NICE recommends mirikizumab for Crohn’s disease treatment

New guidance expands treatment options for eligible patients

The National Institute for Health and Care Excellence (NICE) has issued final draft guidance recommending mirikizumab (Omvoh) for adults with moderately to severely active Crohn’s disease who have not responded to previous biological treatment or cannot tolerate it.

The decision comes less than two months after the Medicines and Healthcare products Regulatory Agency granted marketing authorisation for mirikizumab in the UK. It will be available to eligible patients in England within 30 days of publication of the final guidance and within 60 days in Wales.

Mirikizumab demonstrated positive outcomes in the phase 3 VIVID-1 trial, with 45% of treated patients achieving clinical remission at one year, compared to 20% on placebo.

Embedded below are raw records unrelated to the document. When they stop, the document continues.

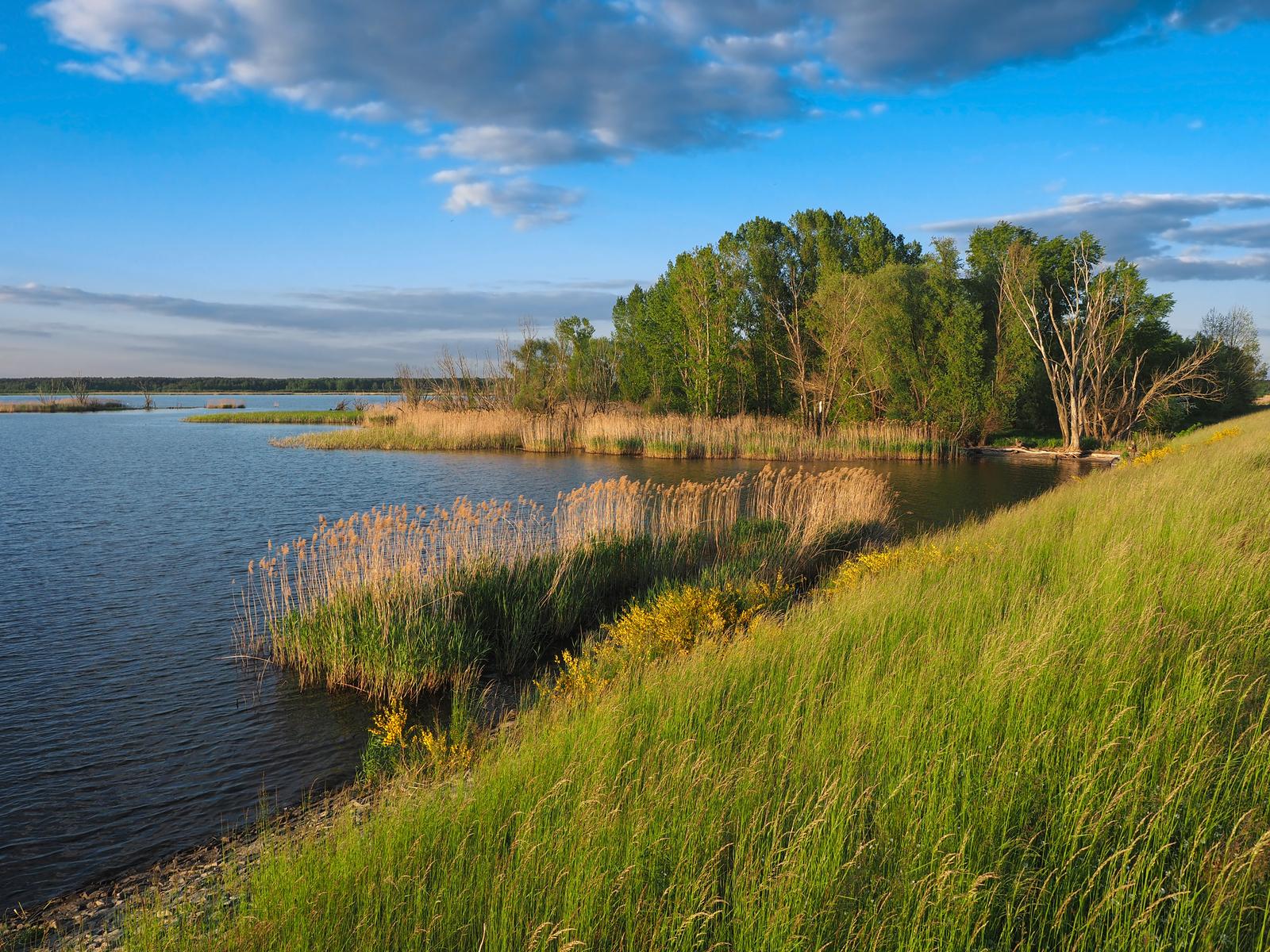 4. Jezioro Turawskie Duże.jpeg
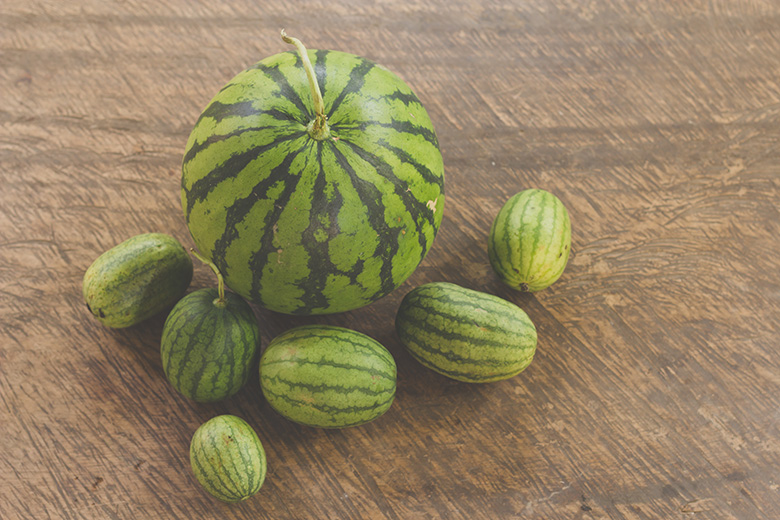 watermelon size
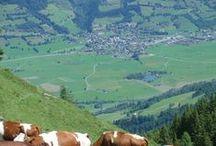 """Lieblingsplätze: """"meine Alpen"""" / Bilder aus den Alpen: Bayern-Österreich und Schweiz"""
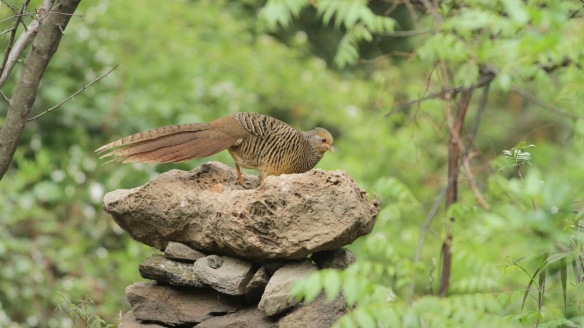 Golden pheasant female on table, Shaanxi, on 5 April 2018
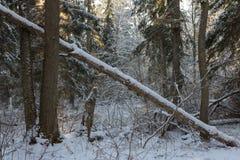 De verpakte blizzard van bomen sneeuw daarna Royalty-vrije Stock Foto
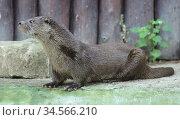 Eurasian otter (Lutra lutra) in summer. Стоковое фото, фотограф Валерия Попова / Фотобанк Лори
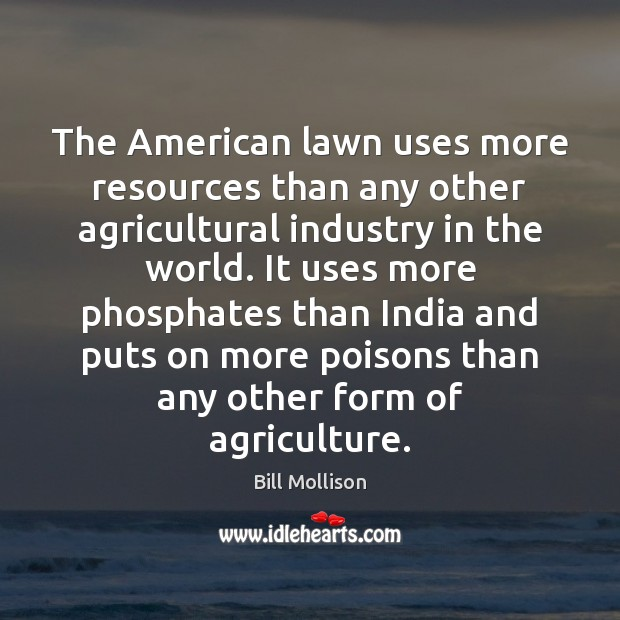 Image, The American lawn uses more resources than any other agricultural industry in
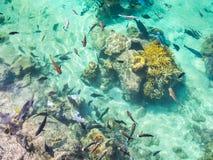 Stagno di pesce tropicale all'hotel intercontinentale della stazione termale e della località di soggiorno a Papeete, Tahiti, Pol Fotografia Stock Libera da Diritti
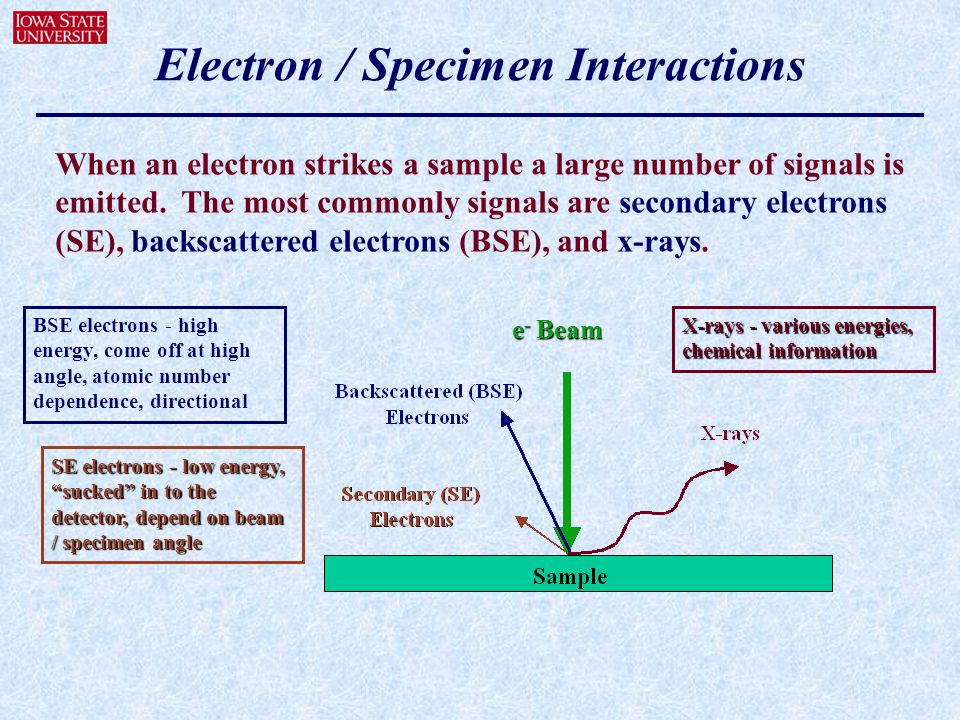 Electron / Specimen Interactions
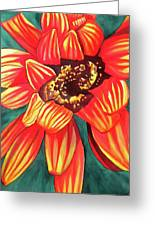 Gazania Greeting Card
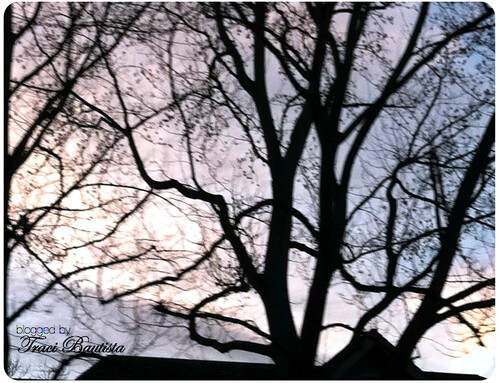 a drive by photo of tree branches at sunset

Additionally, 38% of treated patients had visible healing of the intestinal lining at one year, compared to 9% on placebo.

James Lindsay, professor of inflammatory bowel disease at Barts and the London School of Medicine and Dentistry, Queen Mary University of London, and consultant gastroenterologist at Barts Health NHS Trust, said: “Many patients with Crohn’s disease have explored several of the currently available therapies but are still seeking a treatment option that effectively helps manage their symptoms.”

Marianne Radcliffe, CEO of Crohn’s & Colitis UK, said: “Crohn’s disease is a lifelong condition affecting more than 200,000 people in the UK. Expanding the treatment options for eligible people living with Crohn’s – with drugs like mirikizumab – can only be a good thing!”

Mirikizumab’s safety profile is generally consistent with its known effects in ulcerative colitis, with common adverse reactions including headache, upper respiratory tract infection and joint pain.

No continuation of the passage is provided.